MICHIGAN, EUA — Visitas a instalações industriais no estado do Michigan voltaram a expor a insatisfação popular e a pressão pública enfrentada pelo presidente dos Estados Unidos, Donald Trump. Durante pronunciamento em uma unidade da General Motors nesta segunda-feira (27), em que o republicano discursava sobre a produção de automóveis e assistia a uma demonstração de veículos, um manifestante não identificado interrompeu o discurso de Trump nos EUA aos gritos, classificando o presidente como “protetor de pedófilo”. A acusação faz referência às cobranças sobre a postura do governo em relação aos documentos e registros do caso envolvendo o falecido financista Jeffrey Epstein, cujas fotos ao lado do mandatário costumam ser exibidas em protestos pelo país.

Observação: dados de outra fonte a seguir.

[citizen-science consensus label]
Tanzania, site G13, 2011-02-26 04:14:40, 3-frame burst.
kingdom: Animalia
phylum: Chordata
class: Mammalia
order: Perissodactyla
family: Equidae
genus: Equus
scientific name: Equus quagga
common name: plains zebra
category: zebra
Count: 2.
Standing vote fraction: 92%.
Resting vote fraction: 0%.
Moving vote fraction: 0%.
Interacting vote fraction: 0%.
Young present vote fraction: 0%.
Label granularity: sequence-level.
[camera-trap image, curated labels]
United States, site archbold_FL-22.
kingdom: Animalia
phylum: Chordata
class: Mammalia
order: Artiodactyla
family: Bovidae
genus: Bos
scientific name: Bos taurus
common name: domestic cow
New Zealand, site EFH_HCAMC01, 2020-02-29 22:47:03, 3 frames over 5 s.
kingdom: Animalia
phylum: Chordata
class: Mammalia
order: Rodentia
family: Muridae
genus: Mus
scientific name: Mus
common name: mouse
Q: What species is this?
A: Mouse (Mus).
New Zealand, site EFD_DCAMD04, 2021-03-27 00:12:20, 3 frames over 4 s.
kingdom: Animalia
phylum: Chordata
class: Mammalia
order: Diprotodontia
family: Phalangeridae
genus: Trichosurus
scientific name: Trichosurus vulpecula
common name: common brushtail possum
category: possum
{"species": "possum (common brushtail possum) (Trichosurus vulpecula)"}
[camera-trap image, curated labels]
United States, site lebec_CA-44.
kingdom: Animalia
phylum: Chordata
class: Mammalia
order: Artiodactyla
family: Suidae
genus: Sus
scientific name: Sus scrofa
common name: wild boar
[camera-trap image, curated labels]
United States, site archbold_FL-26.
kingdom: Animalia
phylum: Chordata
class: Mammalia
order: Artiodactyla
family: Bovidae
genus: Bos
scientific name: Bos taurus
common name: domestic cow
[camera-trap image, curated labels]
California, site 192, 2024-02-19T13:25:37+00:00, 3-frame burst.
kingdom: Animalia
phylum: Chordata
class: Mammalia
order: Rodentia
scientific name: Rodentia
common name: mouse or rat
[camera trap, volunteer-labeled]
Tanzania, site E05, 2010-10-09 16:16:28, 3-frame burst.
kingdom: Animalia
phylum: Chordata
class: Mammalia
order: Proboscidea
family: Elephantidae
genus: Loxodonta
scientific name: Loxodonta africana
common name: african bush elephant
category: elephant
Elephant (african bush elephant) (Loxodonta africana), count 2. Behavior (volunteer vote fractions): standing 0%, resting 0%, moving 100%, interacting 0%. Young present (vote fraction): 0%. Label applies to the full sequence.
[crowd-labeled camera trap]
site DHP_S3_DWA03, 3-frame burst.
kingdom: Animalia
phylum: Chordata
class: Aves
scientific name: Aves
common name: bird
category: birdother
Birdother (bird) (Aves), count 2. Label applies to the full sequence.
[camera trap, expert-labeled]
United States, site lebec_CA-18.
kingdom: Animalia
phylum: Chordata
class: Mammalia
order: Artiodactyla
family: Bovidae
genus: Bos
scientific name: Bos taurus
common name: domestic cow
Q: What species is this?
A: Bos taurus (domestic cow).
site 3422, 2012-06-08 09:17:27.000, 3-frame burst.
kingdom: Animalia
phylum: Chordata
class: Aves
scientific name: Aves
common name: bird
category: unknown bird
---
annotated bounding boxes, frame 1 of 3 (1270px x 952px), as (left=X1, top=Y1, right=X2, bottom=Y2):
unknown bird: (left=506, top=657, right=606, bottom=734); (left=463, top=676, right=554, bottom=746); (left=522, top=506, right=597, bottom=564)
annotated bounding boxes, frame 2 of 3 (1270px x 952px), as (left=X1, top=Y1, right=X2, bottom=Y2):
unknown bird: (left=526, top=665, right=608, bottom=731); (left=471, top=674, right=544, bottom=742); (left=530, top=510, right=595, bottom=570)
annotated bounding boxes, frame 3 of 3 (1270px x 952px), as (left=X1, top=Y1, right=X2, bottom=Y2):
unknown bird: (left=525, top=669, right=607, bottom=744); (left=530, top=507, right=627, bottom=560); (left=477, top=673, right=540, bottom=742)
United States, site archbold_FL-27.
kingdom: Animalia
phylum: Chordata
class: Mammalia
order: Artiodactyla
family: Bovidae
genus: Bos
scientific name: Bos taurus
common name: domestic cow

Diante do protesto no galpão industrial, Trump reagiu tentando desviar o foco da acusação e direcionar a crítica ao espectro ideológico dos opositores. “Ele é comunista. Estamos concorrendo contra comunistas”, declarou o presidente, enquanto apoiadores presentes no local reagiam com gritos. O manifestante foi contido e retirado das dependências da fábrica pela equipe de segurança.
A contestação em relação aos arquivos de Epstein acompanha a trajetória do republicano desde a campanha pelo segundo mandato, período em que prometeu revelar publicamente os dados do caso. No entanto, após assumir o cargo, a divulgação dos chamados “arquivos do pedófilo” só avançou mediante determinação expressa do Congresso americano, enfrentando entraves burocráticos ao longo do processo. Levantamentos de opinião apontam que cerca de 70% da população dos Estados Unidos acredita que o governo oculta intencionalmente documentos e detalhes cruciais referentes à lista de clientes e conexões de Epstein.
Repercussão no discurso de Trump nos EUA e novos protestos
O episódio na unidade da General Motors não ocorreu de forma isolada no histórico recente do presidente no estado. Em janeiro, durante visita às instalações da Ford, outro operário já havia abordado Trump com a mesma acusação de proteger envolvidos no caso Epstein. Naquela ocasião, o mandatário respondeu com ofensas verbais e gestos obscenos em direção ao trabalhador.
Ainda durante o evento desta segunda-feira na GM, um segundo grupo de manifestantes ergueu faixas com os dizeres “Pare os Data Centers”, protestando contra o avanço de tecnologias e conteúdos associados à inteligência artificial. Esse grupo também foi retirado do local pelos agentes de segurança.
Conteúdo das apurações divulgadas pelo FBI
Entre o material liberado pelo FBI por ordem parlamentar, constam registros detalhados com a denúncia de uma mulher que afirma ter sido vítima de estupro praticado por Trump e Epstein na década de 1980, período em que ela tinha entre 13 e 15 anos.
Representantes do governo americano sustentam que as alegações tratam-se de acusações não comprovadas. Por sua vez, o FBI esclareceu que o relato em questão acabou excluído do primeiro lote de documentos tornados públicos devido a uma classificação incorreta que o etiquetou indevidamente como arquivo “duplicado”.